> **TEXT PROVIDED**:
****************

# Realtree cured & smoked goose



## meatallica (Dec 28, 2018)

Finished curing and will be smoking a couple goose breasts for my nephew. Anyone have any experience with hanging the goose breast breasts in cheese cloth after smoking? Realtree recipe calls for hanging 7-10 days between 40-60°. We'll have those temperatures here in DE for the next 10 days. Will I be okay? Thank you in advance for any help.
  Jeff


----------



## archeryrob (Dec 29, 2018)

I have smoked plenty after curing and why would you hang after smoking for so long unless you are trying to dry them? EDIT I think I found it. They are drying to make goose like prosciutto but cooking it for safety first and air drying it. 

They can be dried some by smoking longer as in all day and then I rest in the fridge to stiffen a day and slice them up. Do you want them moist or dried? Maybe you should try a couple of each. You could dry them in the fridge also without cheese cloth.

****************

> **WHAT TO WORK ON**:
[a] In the goose-smoking thread, for how long and at what temperatures does the Realtree recipe say to hang the goose breasts?
[b] Copy the goose-smoking thread word for word, starting at "Finished curing and" and ending at "for any help.".

> **INFORMATION SHOWN**:
****************

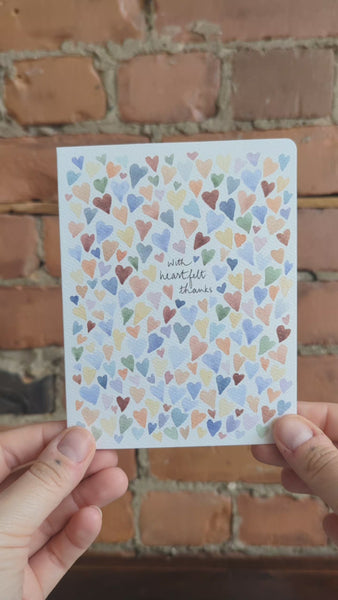 Video of Heartfelt Thanks Greeting Card. The video shows the card held by a hand against a brick background, with some close up shots.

****************

> **RESPONSES BY ITEM NUMBER**:
[a] For 7-10 days at between 40 and 60°.

[b]
Finished curing and will be smoking a couple goose breasts for my nephew. Anyone have any experience with hanging the goose breast breasts in cheese cloth after smoking? Realtree recipe calls for hanging 7-10 days between 40-60°. We'll have those temperatures here in DE for the next 10 days. Will I be okay? Thank you in advance for any help.